L’intérêt est de confronter ici des visions qui traduisent des tendances parfois opposées mais qui explorent des thèmes communs : d’un côté la surveillance extrême, la transparence de la réalité contemporaine face à l’œil du pouvoir — vision du haut -, de l’autre la totale accessibilité à la production et mise en circulation des images et le développement d’un autre regard — vision du bas. La vision orwélienne de Big Brother se fond aujourd’hui dans une version hypertechnologique du panoptisme où d’un côté le pouvoir est lié au contrôle de l’espace public et privé mais surtout à la visibilité et au contrôle des images et de l’autre se confronte à une hyperdémocratisation avec la possibilité de documenter et de partager les images. La période est remarquable car chacun peut enregistrer et rendre visible largement son histoire.

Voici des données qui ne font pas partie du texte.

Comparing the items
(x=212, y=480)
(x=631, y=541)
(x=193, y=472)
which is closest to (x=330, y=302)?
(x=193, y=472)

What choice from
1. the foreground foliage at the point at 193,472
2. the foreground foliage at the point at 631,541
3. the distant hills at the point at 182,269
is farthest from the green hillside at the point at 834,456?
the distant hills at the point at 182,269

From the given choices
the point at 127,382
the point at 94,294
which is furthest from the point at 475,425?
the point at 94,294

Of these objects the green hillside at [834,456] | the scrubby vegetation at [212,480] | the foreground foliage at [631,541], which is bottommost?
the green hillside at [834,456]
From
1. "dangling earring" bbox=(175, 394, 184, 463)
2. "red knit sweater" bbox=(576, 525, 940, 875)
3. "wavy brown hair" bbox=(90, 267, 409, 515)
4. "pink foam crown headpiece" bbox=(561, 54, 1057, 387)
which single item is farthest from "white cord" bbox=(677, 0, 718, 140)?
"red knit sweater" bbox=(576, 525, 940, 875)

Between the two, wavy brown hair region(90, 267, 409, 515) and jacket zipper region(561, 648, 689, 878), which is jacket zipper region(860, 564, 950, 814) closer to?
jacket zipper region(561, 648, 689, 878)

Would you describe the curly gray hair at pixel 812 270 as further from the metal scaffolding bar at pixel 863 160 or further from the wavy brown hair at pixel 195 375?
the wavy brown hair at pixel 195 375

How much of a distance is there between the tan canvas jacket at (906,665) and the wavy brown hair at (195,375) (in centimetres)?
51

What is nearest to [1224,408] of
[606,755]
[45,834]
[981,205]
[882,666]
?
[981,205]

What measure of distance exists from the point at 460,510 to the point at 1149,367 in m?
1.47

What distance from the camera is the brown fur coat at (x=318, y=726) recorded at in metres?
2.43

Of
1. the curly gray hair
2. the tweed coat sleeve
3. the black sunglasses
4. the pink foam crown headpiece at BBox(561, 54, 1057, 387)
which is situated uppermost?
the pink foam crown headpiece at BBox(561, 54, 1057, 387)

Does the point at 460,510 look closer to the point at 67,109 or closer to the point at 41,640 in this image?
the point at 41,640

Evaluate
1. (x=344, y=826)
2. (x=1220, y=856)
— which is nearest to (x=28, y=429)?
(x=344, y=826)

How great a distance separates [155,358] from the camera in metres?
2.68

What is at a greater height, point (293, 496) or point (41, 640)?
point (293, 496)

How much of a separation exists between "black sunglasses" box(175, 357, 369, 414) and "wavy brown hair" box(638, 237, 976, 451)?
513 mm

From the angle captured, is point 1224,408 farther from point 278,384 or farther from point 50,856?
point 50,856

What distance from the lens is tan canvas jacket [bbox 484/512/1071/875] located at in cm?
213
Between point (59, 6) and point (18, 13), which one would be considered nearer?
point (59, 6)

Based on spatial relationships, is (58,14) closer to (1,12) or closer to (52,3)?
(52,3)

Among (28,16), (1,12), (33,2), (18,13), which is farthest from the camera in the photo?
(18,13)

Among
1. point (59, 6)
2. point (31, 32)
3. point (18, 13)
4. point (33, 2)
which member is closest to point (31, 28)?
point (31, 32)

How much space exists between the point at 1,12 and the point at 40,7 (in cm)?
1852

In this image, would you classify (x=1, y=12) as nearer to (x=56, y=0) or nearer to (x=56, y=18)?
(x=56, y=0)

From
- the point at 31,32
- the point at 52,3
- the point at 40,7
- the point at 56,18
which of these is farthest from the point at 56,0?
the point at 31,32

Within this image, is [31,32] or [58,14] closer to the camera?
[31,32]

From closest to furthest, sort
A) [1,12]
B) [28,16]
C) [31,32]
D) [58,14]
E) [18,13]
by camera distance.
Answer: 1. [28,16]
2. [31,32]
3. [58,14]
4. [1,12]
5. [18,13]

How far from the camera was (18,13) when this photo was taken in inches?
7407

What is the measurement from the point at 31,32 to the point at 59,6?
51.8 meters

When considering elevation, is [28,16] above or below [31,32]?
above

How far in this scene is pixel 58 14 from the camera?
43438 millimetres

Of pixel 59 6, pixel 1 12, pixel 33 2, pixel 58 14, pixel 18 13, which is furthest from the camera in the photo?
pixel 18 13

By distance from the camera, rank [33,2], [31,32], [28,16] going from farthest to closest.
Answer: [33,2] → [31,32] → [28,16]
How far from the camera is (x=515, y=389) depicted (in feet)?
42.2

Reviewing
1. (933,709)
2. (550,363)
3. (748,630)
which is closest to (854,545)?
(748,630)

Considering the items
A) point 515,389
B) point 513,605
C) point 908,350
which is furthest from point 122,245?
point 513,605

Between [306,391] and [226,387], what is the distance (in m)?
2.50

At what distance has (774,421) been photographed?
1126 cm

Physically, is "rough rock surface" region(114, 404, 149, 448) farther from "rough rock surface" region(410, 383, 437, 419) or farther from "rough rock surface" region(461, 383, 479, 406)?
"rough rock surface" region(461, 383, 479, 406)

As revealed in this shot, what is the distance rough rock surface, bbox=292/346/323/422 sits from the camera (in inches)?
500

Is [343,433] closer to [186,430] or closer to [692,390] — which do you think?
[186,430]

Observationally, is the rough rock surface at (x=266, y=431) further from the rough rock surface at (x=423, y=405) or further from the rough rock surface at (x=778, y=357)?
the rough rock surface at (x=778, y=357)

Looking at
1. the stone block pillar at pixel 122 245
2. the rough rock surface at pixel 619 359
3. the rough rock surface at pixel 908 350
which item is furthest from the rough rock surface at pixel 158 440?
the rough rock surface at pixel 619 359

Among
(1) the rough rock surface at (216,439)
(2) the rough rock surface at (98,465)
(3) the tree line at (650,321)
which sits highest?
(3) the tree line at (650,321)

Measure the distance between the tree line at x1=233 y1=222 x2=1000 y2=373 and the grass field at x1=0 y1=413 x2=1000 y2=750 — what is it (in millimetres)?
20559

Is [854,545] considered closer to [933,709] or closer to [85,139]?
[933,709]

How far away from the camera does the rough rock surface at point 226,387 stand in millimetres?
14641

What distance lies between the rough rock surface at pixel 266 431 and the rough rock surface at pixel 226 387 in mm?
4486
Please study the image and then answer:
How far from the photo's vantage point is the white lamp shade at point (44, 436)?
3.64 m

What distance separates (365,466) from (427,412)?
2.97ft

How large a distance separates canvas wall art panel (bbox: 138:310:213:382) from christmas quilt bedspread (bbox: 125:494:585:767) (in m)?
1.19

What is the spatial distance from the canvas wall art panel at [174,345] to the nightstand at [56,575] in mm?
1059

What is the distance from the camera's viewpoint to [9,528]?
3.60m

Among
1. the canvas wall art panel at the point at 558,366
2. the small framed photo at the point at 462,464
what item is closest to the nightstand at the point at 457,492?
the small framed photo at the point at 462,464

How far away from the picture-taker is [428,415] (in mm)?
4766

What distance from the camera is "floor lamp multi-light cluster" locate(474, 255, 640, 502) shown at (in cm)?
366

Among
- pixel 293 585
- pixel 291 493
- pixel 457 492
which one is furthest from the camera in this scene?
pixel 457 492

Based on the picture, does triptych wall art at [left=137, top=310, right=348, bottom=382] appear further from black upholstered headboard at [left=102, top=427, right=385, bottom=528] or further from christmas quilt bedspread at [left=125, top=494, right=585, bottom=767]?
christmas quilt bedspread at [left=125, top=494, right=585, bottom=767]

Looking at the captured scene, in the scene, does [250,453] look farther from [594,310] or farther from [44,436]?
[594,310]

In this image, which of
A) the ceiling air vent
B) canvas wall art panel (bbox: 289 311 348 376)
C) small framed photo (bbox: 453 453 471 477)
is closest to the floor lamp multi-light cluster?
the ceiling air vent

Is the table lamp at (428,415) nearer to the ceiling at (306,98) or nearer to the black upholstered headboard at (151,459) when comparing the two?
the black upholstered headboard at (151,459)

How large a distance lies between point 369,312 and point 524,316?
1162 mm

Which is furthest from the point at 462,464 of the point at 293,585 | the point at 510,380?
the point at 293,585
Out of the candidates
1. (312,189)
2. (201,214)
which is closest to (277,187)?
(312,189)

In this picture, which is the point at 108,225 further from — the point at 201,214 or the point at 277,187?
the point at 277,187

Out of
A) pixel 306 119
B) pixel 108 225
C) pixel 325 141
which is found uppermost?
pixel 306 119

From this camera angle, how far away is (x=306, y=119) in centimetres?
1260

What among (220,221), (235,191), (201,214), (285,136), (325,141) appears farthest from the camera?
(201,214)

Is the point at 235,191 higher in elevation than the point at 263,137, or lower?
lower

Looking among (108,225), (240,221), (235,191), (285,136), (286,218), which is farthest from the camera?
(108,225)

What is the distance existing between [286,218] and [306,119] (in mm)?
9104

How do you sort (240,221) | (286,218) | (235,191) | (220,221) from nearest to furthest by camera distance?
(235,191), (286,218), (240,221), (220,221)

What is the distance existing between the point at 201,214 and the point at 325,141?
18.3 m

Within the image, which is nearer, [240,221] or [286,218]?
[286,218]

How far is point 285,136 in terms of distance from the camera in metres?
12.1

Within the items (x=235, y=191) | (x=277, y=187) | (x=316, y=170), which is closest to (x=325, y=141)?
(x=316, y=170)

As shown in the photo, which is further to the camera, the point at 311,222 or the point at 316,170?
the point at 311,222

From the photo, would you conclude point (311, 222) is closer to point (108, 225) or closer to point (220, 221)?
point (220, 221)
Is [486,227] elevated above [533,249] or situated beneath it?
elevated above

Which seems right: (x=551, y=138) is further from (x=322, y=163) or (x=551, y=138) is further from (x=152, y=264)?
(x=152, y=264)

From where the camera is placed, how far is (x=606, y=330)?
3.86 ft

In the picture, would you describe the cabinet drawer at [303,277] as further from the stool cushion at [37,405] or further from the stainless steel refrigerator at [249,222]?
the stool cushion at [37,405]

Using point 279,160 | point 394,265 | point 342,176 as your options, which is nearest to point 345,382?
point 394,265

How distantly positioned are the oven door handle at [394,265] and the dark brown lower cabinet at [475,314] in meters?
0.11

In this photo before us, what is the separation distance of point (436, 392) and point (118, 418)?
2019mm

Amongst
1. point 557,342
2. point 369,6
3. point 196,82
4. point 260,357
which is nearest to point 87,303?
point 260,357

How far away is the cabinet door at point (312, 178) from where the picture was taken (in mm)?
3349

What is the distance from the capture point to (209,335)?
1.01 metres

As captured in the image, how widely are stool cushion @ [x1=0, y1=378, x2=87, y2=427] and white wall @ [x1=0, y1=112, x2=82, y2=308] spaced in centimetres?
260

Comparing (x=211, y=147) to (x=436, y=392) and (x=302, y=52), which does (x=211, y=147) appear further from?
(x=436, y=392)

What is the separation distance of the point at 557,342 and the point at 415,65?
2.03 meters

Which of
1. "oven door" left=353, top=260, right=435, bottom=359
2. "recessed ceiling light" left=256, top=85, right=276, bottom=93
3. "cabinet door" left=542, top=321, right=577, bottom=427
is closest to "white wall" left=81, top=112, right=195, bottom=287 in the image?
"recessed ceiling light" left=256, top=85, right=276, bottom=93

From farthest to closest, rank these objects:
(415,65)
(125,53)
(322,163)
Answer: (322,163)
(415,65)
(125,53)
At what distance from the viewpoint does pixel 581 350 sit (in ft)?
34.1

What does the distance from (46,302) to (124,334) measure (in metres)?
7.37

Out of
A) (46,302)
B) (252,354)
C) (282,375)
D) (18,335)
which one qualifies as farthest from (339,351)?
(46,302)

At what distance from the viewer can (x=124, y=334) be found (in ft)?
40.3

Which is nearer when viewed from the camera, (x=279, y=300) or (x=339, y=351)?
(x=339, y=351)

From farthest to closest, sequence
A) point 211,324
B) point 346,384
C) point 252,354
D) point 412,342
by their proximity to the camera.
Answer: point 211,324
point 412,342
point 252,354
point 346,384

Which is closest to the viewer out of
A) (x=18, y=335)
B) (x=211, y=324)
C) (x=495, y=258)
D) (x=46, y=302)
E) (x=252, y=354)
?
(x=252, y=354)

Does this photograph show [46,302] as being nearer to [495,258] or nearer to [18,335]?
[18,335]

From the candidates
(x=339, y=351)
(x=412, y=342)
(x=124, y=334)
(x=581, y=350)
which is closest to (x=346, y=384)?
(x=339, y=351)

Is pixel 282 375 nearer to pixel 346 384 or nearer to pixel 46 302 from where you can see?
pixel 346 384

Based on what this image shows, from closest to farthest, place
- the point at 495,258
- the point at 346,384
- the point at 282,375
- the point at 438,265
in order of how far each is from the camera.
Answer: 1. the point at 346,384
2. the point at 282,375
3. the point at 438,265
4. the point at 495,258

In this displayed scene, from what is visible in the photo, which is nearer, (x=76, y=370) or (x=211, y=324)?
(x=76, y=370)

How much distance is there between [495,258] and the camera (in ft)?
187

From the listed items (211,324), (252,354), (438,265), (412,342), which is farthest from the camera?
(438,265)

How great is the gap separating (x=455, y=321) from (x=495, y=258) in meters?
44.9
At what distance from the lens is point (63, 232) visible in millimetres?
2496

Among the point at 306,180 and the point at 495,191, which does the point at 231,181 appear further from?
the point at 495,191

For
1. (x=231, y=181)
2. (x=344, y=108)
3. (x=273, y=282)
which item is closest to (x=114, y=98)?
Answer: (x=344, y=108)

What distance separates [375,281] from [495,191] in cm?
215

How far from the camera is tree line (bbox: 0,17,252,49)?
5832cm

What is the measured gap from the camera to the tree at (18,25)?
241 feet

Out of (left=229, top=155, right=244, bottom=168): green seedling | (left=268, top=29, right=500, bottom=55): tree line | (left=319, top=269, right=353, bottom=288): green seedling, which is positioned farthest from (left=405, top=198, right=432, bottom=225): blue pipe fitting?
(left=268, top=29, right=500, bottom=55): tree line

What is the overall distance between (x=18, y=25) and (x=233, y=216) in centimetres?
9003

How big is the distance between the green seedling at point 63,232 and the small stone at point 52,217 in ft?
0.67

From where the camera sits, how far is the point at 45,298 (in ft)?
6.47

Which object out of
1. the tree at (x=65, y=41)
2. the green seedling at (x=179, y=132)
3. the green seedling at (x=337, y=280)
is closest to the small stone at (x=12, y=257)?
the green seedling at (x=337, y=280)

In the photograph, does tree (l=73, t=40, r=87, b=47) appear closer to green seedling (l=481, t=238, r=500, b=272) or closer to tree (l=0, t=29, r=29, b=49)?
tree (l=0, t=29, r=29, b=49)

Les trois séries présentées dans cette exposition s’inscrivent dans cette logique d’appropriationnisme digital permise par une hyper-accessibilité aux images de l’autre. Giorgio Di Noto, Tiane Doan na Champassak et Eduardo Serafim mettent ainsi à profit les richesses que leur offre internet. Ils font le choix de recycler l’existant en s’appropriant ce qui apparaît sur leur écran et en le transformant. Ils s’inscrivent ainsi dans des logiques qui sont à l’œuvre depuis bientôt cent ans dans le champ de l’art: désacralisation du faire artistique au profit d’une célébration du choix de l’artiste.
Les deux séries «Looters» (Tiane Doan na Champassak) et «I Wish You Where Here» (Eduardo Serafim) ont pour point de départ des images issues de caméras de télésurveillance, publiques pour la première et privées pour la seconde. L’instrument du contrôle est ici détourné et offre un point de vue nouveau pour observer et mettre en discussion la réalité du contrôle, repenser et problématiser le sens de la vision.
Giorgio Di Noto travaille à partir d’images produites par les protagonistes mêmes des printemps arabes pour créer, sans aucun contact avec les lieux ni les acteurs des événements, un récit imaginaire des révoltes arabes. Il s’agit en fait d’un essai visuel sur la photographie, les clichés photographiques, le photo-journalisme, la propriété des images. Giorgio Di Noto ne prétend pas révolutionner le photo-journalisme, mais du moins il interroge sa pratique. Avec «The Arab Revolt», il prend acte du développement du numérique et des pratiques amateures qui en découlent.